Exact Shortest Paths with Rational Weights on the Word RAM

Exact computation of shortest paths in weighted graphs has been traditionally studied in one of two settings. First, one can assume that the edge weights are real numbers and all the performed operations on reals (typically comparisons and additions) take constant time. Classical Dijkstra's and Bellman-Ford algorithms have been described in this setting. More efficient exact shortest paths algorithms have been obtained for integer-weighted graphs. Integrality assumption not only enables faster algorithms but also allows implementing the aforementioned algorithms in a much more realistic word RAM model where only arithmetic operations on $O(\log{n})$-bit integers are performed in constant time. On the word RAM one can as efficiently exactly encode even \emph{rational-weighted} instances with $O(\log{n})$-bit numerators and denominators.
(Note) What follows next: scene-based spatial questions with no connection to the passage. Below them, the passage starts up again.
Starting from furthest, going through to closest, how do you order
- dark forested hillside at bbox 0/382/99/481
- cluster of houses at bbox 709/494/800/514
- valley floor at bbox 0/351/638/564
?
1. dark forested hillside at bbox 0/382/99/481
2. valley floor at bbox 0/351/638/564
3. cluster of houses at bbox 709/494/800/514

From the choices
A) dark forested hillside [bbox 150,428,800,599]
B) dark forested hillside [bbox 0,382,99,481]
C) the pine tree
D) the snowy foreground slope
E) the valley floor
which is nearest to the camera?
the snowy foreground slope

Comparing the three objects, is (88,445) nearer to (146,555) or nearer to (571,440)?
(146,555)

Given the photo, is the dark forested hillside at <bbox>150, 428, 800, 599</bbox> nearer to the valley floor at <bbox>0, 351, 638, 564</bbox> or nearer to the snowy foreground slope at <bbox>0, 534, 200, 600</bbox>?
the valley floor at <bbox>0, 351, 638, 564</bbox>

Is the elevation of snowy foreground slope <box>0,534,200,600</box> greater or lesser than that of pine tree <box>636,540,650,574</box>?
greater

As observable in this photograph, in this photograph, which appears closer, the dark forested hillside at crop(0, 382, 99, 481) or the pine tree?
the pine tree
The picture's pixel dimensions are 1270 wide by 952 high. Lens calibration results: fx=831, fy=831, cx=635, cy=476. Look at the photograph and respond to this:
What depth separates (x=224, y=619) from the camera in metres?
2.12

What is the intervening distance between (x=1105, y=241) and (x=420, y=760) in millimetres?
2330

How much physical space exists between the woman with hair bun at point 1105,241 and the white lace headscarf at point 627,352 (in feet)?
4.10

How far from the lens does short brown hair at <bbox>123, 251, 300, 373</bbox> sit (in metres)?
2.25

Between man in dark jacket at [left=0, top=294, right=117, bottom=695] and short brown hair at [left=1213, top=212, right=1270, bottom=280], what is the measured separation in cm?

However, the known exact real-weighted shortest paths algorithms, run on such a rational input, can easily encounter intermediate values of $\Theta(n)$ bits if represented exactly. This leads to a factor-$\Omega(n)$ slowdown on the word RAM. At the same time, the scaling algorithms suited for integer weights do not produce exact solutions for rational inputs without dramatically increasing their accuracy. In this paper, we design randomized exact single-source shortest paths algorithms for rational-weighted graphs on the word RAM. Most importantly, in the non-negative case, we obtain a near-linear time algorithm matching Dijkstra's algorithm running time up to polylogarithmic factors. In presence of negative weights, we give an $\tilde{O}(n^{2.5})$-time algorithm breaking through the best known strongly polynomial bound attained by Bellman-Ford for sufficiently dense graphs.